### 本文抜粋
説明

採用要否判定システム、採用要否判定方法および採用要否判定プログラム

【課題】 会社が求める人材の採用要否を迅速に行うことができる採用要否判定システム、採用要否判定方法および採用要否判定プログラムを提供する。
【解決手段】 採用要否判定システムは、入力された第1の応募情報に基づいて採用要否判定処理を行う第1判定手段と、第1判定手段によって「否」と判定された場合に第2の応募情報の要求を提示する提示手段と、入力された第2の応募情報に基づいて採用要否判定処理を行う第2判定手段と、を備える。他の採用要否判定システムは、入社済み社員の社員情報を記憶する記憶手段と、入力された応募情報に基づいて採用要否判定処理を行う判定手段と、判定手段によって「否」と判定された場合に記憶手段に記憶された社員情報と応募情報との照合結果に基づいて採用要否判定処理を行う第3判定手段と、を備える。

【発明の詳細な説明】
【技術分野】
【0001】
本発明は、採用要否判定システム、採用要否判定方法および採用要否判定プログラムに関する。
【背景技術】
【0002】
多数の応募者から会社に必要な人材を確保する採用活動においては、書類審査等を経て採用の要否が判定される。この場合、複数の採用担当者が一定の採用基準に従って採用要否を判断する。しかしながら、この場合、判断基準を設けていたとしても、採用担当者間に判断のブレが生じることがある。一人の採用担当者が採用要否を判断する場合においても、複数の応募者の採用要否を判断するにあたって、判断にブレが生じることがある。その結果、会社が求める人材と実際に入社した社員の質との間に開きが生じるおそれがある。また、応募者が多数になると、迅速に採用要否を判断することが困難になる。そこで、コンピュータを用いて採用支援を行う技術が開示されている(例えば、特許文献1参照)。
【0003】
【特許文献1】特開2002−032545号公報
【発明の開示】
【発明が解決しようとする課題】
【0004】
しかしながら、特許文献1の技術では、会社が求める人材の採用要否を迅速に行うことができない。
【0005】
本発明は、会社が求める人材の採用要否を迅速に行うことができる採用要否判定システム、採用要否判定方法および採用要否判定プログラムを提供することを目的とする。
【課題を解決するための手段】
【0006】
本発明に係る採用要否判定システムは、入力された第1の応募情報に基づいて採用要否判定処理を行う第1判定手段と、第1判定手段によって「否」と判定された場合に第2の応募情報の要求を提示する提示手段と、入力された第2の応募情報に基づいて採用要否判定処理を行う第2判定手段と、を備えることを特徴とするものである。

### 課題の目標
採用要否判定システムの文章を、最後の文の後から書き継ぐこと。 この後に置くデータは、採用要否判定システムの文章とは別の資料である。

### 分析用データ

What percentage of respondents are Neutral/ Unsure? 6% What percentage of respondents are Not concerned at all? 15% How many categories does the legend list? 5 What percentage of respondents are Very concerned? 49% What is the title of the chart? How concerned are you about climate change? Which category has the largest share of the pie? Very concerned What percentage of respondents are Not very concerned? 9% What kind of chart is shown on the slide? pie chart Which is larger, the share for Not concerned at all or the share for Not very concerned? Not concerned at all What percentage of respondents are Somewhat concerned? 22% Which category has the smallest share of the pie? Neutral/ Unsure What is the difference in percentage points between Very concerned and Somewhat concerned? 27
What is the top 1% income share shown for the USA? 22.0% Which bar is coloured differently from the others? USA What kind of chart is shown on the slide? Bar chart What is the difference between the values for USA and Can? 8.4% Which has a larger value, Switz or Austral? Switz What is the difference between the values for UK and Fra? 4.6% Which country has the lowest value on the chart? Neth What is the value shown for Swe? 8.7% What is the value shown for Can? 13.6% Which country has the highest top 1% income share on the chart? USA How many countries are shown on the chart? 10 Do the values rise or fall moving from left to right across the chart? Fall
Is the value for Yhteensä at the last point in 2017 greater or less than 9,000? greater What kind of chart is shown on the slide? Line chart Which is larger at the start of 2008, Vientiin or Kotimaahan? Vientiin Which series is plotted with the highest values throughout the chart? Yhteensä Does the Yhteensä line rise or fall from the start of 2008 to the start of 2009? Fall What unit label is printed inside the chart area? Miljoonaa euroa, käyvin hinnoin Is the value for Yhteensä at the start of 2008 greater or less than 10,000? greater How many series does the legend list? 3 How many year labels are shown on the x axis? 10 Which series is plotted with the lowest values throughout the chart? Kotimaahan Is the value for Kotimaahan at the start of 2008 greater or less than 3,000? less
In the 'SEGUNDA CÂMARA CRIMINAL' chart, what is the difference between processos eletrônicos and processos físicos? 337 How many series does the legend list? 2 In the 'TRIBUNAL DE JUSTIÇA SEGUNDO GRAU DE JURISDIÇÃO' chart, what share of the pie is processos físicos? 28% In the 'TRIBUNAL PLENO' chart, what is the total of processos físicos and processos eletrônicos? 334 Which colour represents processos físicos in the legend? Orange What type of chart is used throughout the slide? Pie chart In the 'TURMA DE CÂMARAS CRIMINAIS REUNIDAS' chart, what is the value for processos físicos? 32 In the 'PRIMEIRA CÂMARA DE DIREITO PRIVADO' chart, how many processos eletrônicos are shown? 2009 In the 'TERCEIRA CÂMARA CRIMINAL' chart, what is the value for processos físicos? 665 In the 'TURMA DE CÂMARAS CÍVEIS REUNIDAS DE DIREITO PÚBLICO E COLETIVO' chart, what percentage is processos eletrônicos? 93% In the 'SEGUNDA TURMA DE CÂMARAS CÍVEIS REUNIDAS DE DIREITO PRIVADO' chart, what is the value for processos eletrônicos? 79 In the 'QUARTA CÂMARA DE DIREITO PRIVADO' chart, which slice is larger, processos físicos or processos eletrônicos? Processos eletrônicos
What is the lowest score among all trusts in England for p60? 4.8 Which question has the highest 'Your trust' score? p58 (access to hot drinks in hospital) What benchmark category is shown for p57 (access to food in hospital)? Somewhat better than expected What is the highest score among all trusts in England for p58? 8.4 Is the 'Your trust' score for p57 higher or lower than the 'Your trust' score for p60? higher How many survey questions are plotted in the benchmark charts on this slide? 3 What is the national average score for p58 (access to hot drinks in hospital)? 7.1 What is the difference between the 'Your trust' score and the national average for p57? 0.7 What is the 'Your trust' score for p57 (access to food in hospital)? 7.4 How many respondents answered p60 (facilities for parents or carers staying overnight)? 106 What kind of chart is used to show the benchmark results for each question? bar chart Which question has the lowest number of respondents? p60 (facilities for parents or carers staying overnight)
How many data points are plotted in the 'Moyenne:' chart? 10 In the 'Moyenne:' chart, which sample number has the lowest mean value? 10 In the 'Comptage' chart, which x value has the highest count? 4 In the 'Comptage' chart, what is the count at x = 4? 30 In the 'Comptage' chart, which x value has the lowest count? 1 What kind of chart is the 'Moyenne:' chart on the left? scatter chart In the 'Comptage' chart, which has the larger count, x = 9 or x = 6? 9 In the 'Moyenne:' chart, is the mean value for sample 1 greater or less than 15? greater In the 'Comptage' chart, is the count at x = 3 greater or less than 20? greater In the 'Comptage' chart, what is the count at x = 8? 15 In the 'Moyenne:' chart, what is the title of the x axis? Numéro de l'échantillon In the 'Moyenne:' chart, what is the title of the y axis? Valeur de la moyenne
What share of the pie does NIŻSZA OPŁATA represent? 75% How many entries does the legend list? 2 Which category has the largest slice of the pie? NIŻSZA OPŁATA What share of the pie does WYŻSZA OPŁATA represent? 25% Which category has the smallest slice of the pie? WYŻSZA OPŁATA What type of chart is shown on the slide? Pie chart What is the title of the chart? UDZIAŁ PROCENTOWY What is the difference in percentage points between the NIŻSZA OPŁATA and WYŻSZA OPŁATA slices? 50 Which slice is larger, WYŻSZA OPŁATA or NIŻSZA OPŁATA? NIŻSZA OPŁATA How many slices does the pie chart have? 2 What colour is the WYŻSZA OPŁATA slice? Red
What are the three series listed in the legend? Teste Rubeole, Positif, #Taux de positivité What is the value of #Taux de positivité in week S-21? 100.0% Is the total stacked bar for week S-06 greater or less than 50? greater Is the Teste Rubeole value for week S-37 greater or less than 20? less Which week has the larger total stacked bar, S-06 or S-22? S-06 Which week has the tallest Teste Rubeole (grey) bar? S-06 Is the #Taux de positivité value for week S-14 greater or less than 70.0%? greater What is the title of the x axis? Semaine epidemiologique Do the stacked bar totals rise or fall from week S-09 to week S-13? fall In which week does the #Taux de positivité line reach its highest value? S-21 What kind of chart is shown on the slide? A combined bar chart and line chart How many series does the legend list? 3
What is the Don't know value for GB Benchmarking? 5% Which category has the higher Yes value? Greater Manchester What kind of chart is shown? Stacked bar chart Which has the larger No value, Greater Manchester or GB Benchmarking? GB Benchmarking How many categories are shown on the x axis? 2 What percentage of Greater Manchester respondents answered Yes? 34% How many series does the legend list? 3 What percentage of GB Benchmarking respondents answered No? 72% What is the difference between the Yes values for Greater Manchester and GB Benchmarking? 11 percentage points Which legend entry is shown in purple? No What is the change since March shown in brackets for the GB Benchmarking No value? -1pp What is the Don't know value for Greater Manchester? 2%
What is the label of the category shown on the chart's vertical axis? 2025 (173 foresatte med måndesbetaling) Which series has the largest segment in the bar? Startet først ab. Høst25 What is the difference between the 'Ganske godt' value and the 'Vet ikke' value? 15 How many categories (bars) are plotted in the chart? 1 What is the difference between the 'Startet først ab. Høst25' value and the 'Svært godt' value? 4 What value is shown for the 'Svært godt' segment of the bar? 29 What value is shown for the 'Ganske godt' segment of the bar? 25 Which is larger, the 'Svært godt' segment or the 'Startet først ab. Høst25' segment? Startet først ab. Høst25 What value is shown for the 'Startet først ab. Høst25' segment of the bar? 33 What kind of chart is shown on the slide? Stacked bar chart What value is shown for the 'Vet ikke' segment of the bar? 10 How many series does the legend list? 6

### 課題の解答
【0007】
本発明に係る採用要否判定システムにおいては、第1判定手段によって「要」と判定された場合には、第2の応募情報を入力する手間が省略される。それにより、採用者が求める人材を迅速に確保することができる。さらに、第1判定手段によって「否」と判定された応募者については第2判定手段によって詳細に判定されることから、多面的な採用要否判定が可能である。また、採用要否の判断基準があらかじめ電子化されて設定されていることから、採用者の好み等の主観を排除することができる。それにより、判定基準が統一化される。その結果、採用要否判断のブレを抑制することができる。
【0008】
本発明に係る採用要否判定システムは、入社済み社員の社員情報を記憶する記憶手段と、第2判定手段によって「否」と判定された場合に第1の情報および第2の情報の少なくとも一部の応募情報と社員情報との照合結果に基づいて採用要否判定処理を行う第3判定手段と、をさらに備えていてもよい。この場合、応募情報だけでは判断できないが成長性を有する有能な人材を確保することができる。また、入社済み社員の社員情報を随時蓄積していくことによって、採用者が求めるより人材と実際に入社する社員との整合性が高くなる。
【0009】
本発明に係る他の採用要否判定システムは、入社済み社員の社員情報を記憶する記憶手段と、入力された応募情報に基づいて採用要否判定処理を行う判定手段と、判定手段によって「否」と判定された場合に記憶手段に記憶された社員情報と応募情報との照合結果に基づいて採用要否判定処理を行う第3判定手段と、を備えることを特徴とするものである。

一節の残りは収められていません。